To address that, the center teamed up with Queen’s University to carry out a techno-economic feasibility analysis of hydrogen storage in salt caverns for 500 MW. The study scope covered clean electricity and grid interconnects, electrolysis, gas compression, salt caverns and decompressing hydrogen and routing it to fuel cells as well as voltage and exporting power to the grid.

“Hydrogen is stored there [in salt caverns] and when economically appropriate would be drawn from the well, decompressed, sent to a fuel cell or thermal conversion unit to make electricity,” he said. “Electricity would be sold during peak time and peak pricing periods.

All of the technologies involved have low technology risk, he said.

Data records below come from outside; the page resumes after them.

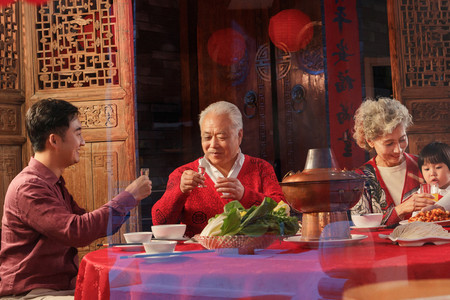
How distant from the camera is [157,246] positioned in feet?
3.41

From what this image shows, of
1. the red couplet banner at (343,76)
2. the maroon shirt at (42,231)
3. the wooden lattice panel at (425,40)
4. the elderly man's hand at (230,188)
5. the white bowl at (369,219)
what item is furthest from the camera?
the red couplet banner at (343,76)

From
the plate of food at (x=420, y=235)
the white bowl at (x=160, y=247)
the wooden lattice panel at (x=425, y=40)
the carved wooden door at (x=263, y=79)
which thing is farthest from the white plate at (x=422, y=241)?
the carved wooden door at (x=263, y=79)

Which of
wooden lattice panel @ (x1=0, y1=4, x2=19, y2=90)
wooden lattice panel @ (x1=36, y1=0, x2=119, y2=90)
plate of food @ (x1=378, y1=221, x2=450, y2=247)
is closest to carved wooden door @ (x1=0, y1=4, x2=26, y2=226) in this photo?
wooden lattice panel @ (x1=0, y1=4, x2=19, y2=90)

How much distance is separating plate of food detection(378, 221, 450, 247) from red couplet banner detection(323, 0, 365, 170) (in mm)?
2330

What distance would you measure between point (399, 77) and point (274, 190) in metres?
1.59

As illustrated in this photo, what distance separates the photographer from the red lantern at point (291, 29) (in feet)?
13.7

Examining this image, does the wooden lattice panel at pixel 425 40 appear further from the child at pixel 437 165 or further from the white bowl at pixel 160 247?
the white bowl at pixel 160 247

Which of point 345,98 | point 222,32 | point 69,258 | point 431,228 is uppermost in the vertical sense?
point 222,32

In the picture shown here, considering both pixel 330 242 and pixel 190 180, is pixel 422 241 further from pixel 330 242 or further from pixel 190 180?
pixel 190 180

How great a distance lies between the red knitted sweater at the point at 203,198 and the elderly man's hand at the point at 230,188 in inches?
1.1

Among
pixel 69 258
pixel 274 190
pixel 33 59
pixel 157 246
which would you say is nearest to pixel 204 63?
pixel 33 59

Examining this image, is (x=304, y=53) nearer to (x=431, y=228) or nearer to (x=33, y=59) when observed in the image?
(x=33, y=59)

What will it take to make it work?

If the project could secure support from the government and/or elsewhere plus “better engineering to get the capital cost down to $300 million and get an arbitrage price of around $20 per megawatt hour—that’s the difference between peak and off-peak power,” he said, “this project would make money: $50 million a year would return in a utility’s grade investment to the investors or a simple six-year payout.”

Good news for developers is that several governments, including in Canada, are committed to helping fund hydrogen projects and have rolled out hydrogen strategies to move closer toward goals.

In the U.S., the Department of Energy, which offers funding opportunities, launched in 2021 the Energy Earthshots initiative. Its Hydrogen Shot aims to reduce the cost of hydrogen to $1 per 1 kilogram in one decade.

“The risk reduction we can achieve comes in from utilizing the local infrastructure and ... taking advantage of local government commitments,” Hebner said. “If a government is willing to put billions of dollars on the table to help hydrogen to move forward, that significantly reduces risk for the companies investing in that area.”